The API is a frontend for our processing engine. In order to create jobs (e.g. to do computations) in ADAM, one needs to authenticate with ADAM. That's where logging in comes in. We currently don't have open registration, though we are working on that.
A little bit more about the logging in and why adamctl
exists... I vaguely recall that the login process from Jupyter to oauth2 was something that was confusing to users, so the adamctl library was created to initiate the oauth2 flow and store credentials -- meant to be a one-time thing. The GCP cli (gcloud) does something similar, where before you can interact with gcloud and your GCP environment, you're required to authc with GCP and gcloud stores the credentials/handles refreshing access token/etc. I'm pretty sure AWS, Azure, etc. have a similar flow, though it's been a long time since I've used their cli tools.
Regarding the unit tests, they've been broken for awhile unfortunately. We're working on fixing them but there are other projects we've been focusing on, which we are close to wrapping up.
Good questions, and it tells me that it's important that we produce some more documentation :)
Great, no worries!
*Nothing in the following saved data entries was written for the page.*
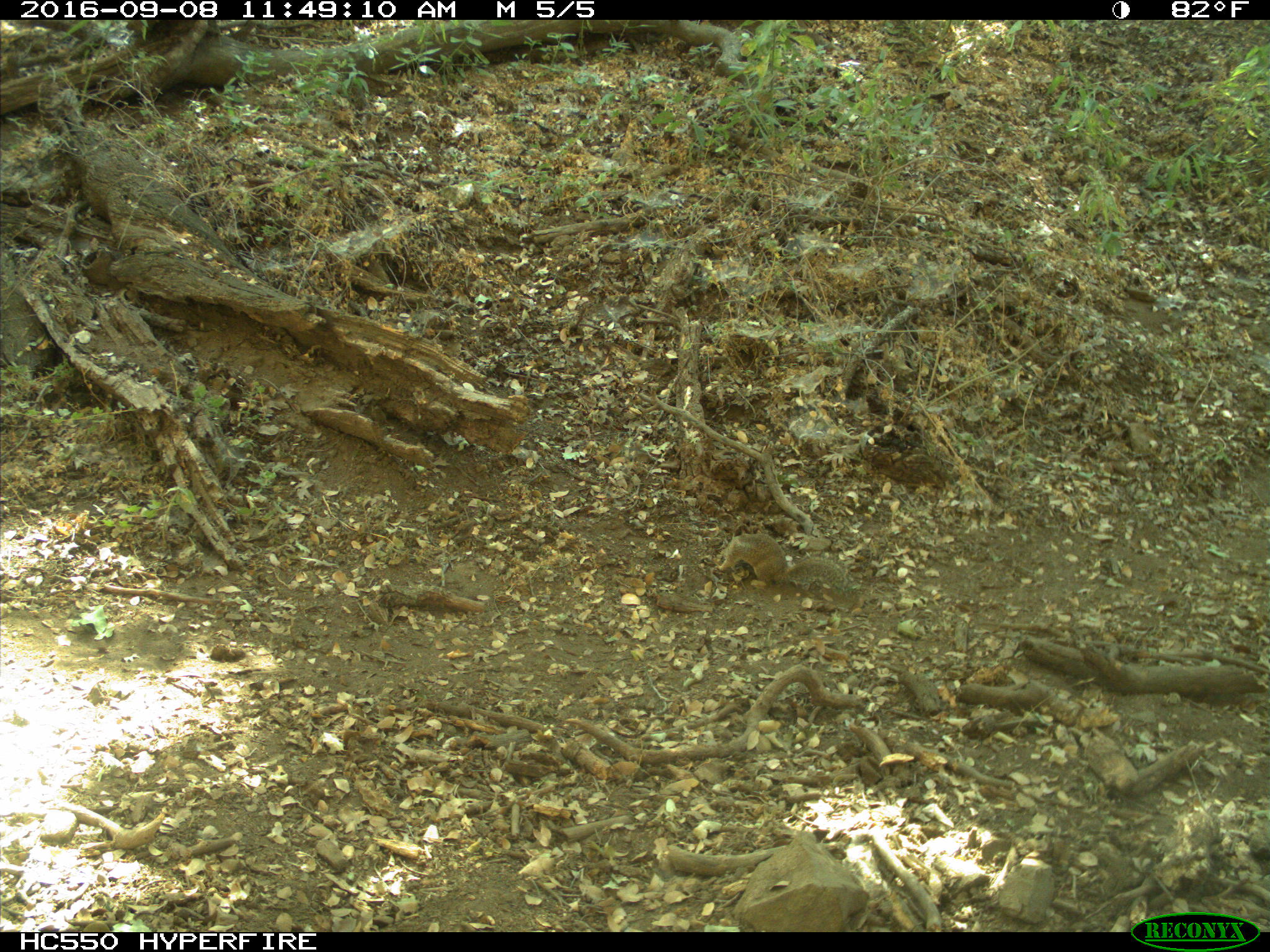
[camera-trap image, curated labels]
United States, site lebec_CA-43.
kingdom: Animalia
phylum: Chordata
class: Mammalia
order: Rodentia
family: Sciuridae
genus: Otospermophilus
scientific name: Otospermophilus beecheyi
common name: california ground squirrel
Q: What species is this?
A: Otospermophilus beecheyi (california ground squirrel).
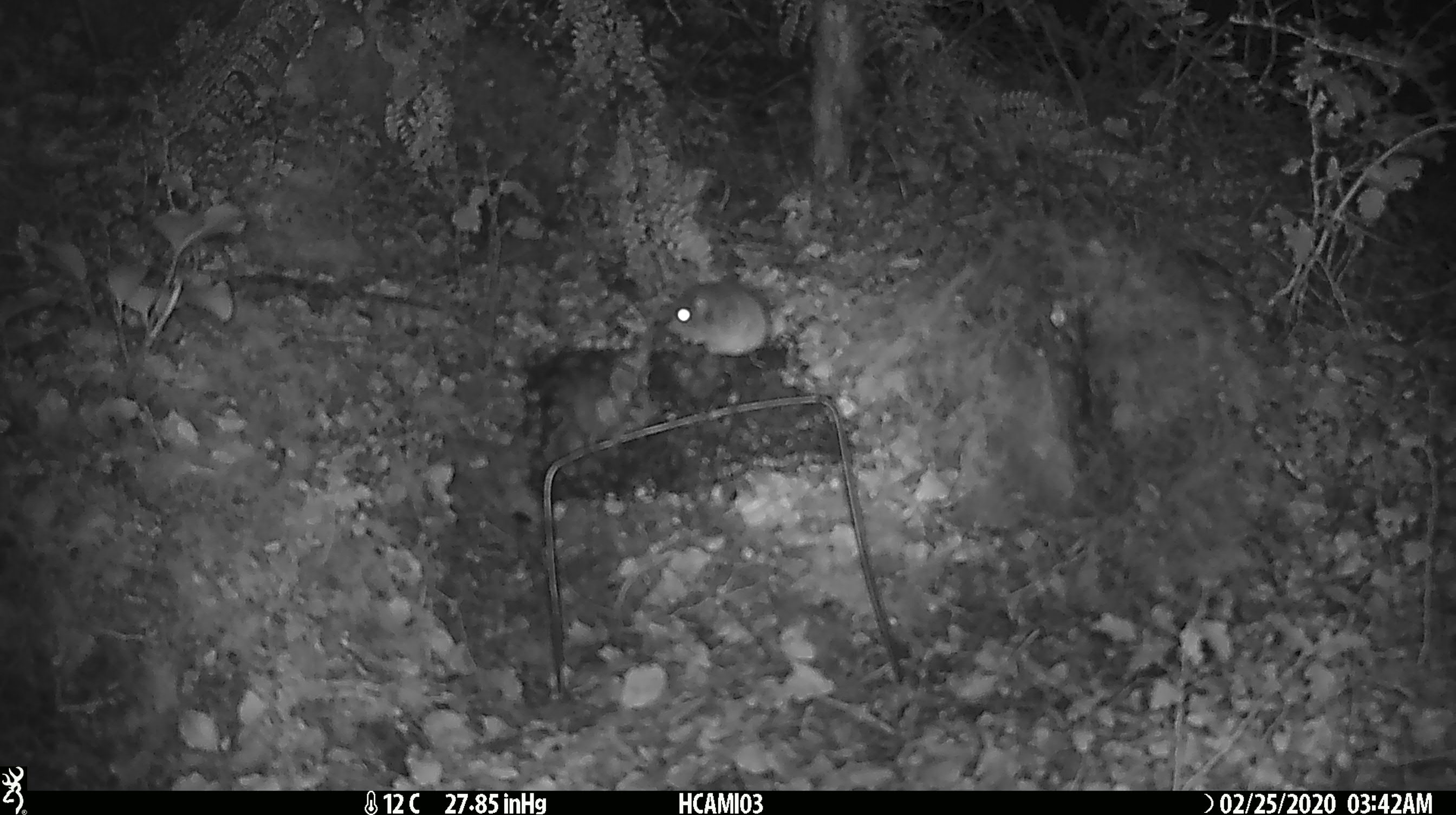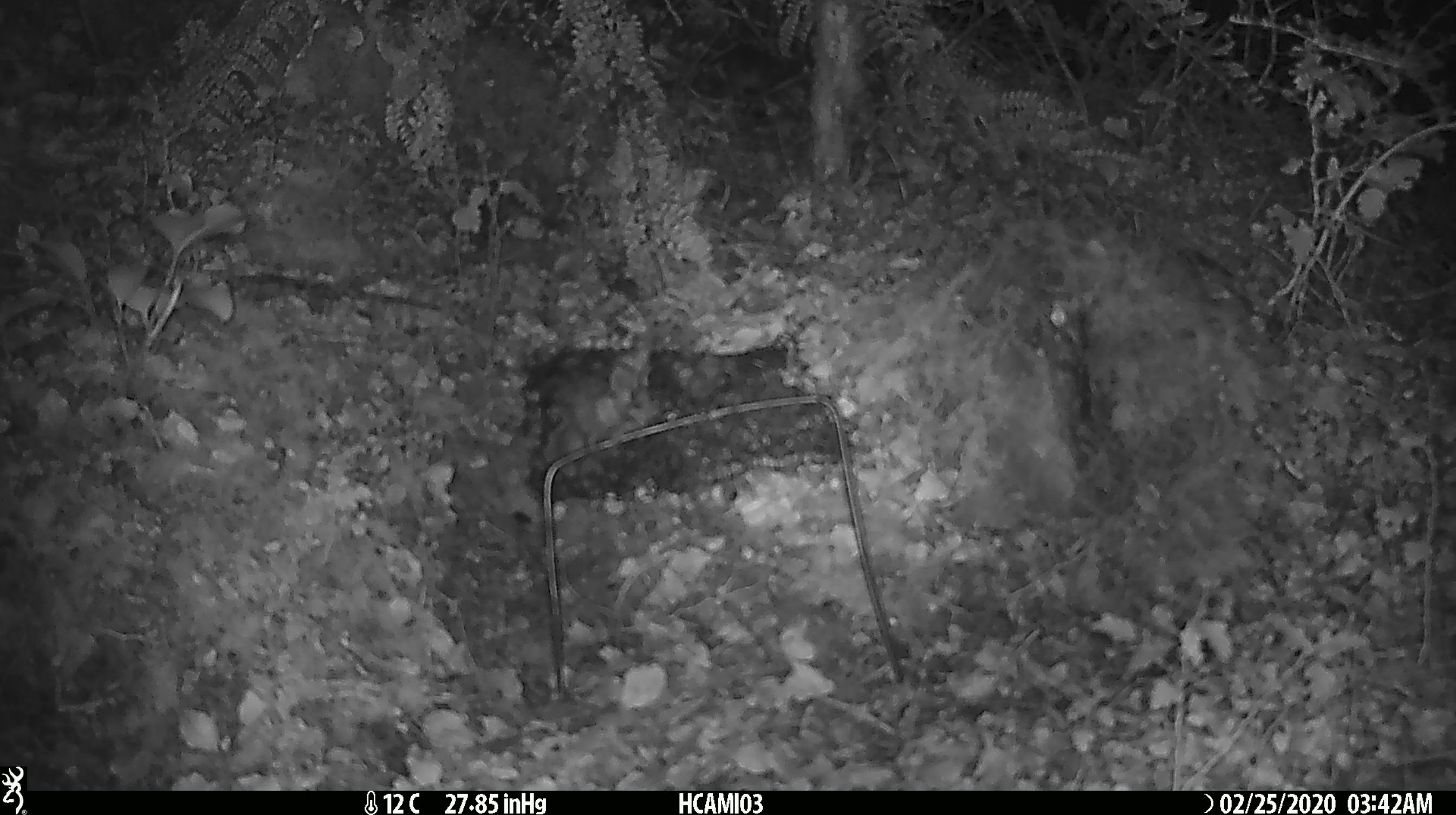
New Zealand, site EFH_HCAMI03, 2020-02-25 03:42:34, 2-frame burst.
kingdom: Animalia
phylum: Chordata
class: Mammalia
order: Rodentia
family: Muridae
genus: Mus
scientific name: Mus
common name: mouse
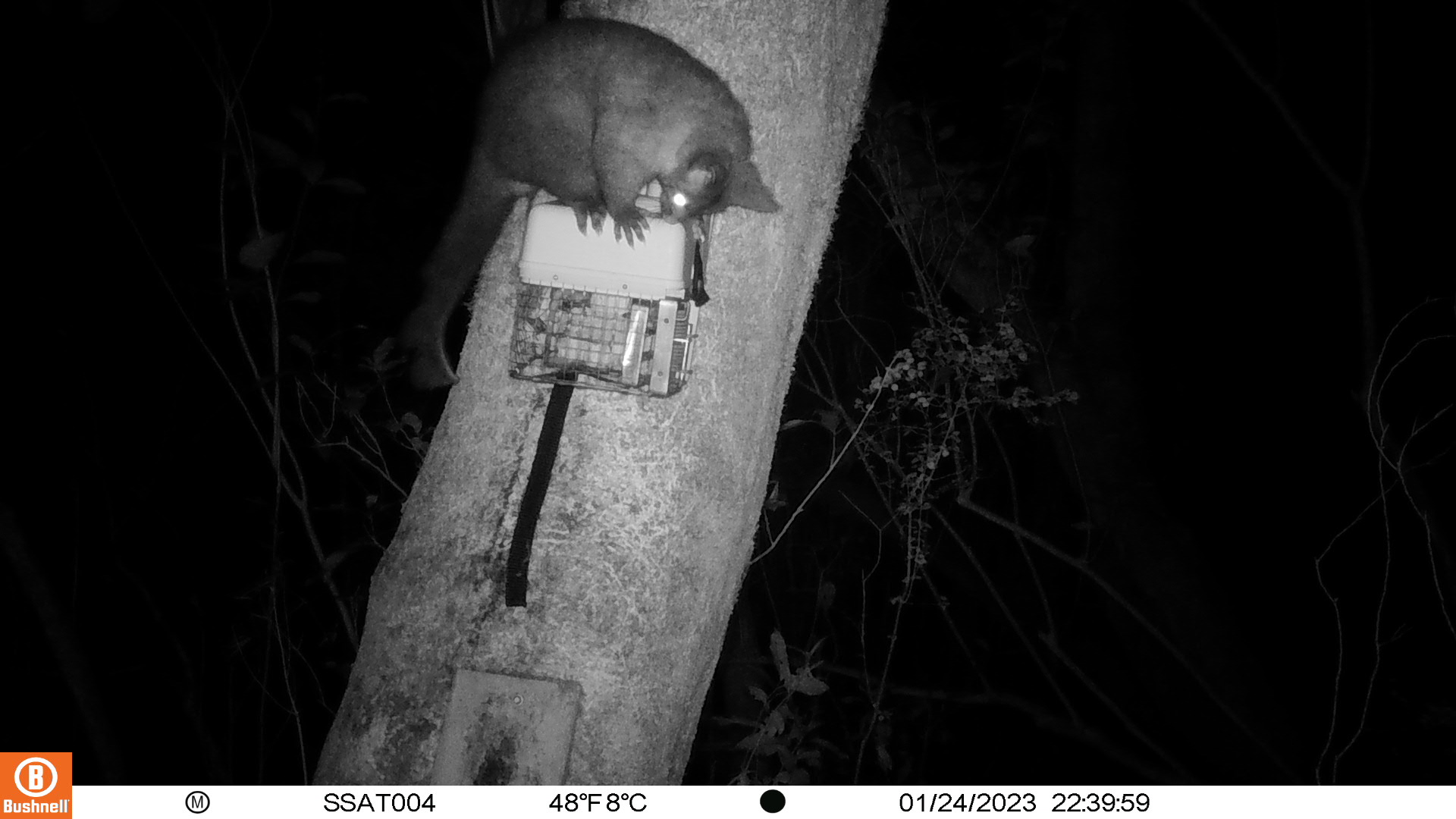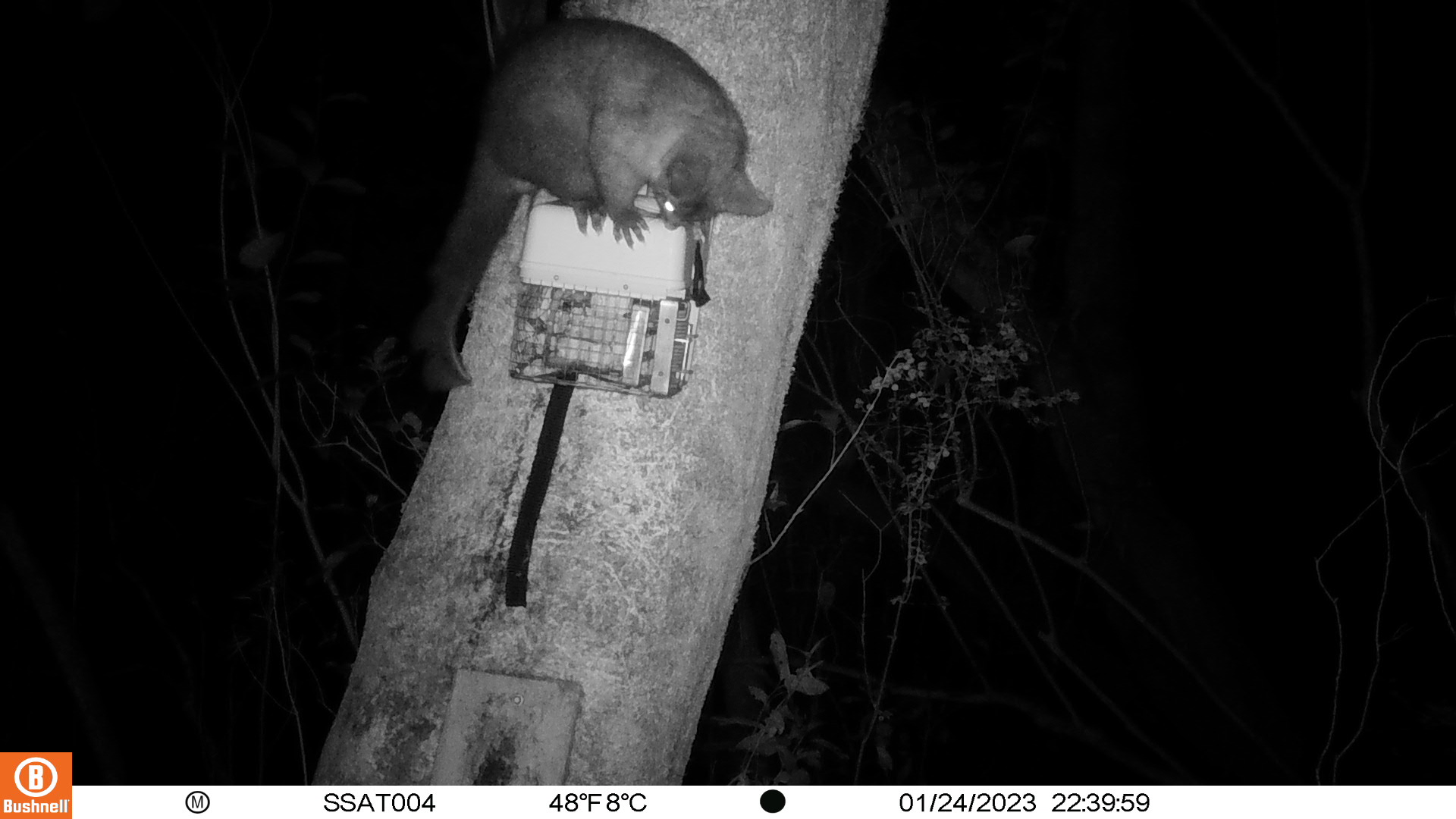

I modified the Dockerfile accordingly and added instructions to the readme and created a pull request. I tested it as much as I can, but unfortunately, I do not have UUID so I cannot test it further. Let me know if any changes need to be made.
Thanks Carise!
Thanks! I saw the PR and will have some comments within the next day or so.
Thank you!
Hi Jacqueline, thanks for your question! The ADAM client was intended to be a Python package that is easily imported to say, a Jupyter notebook. Curious to know if you have any suggestions for improvement though?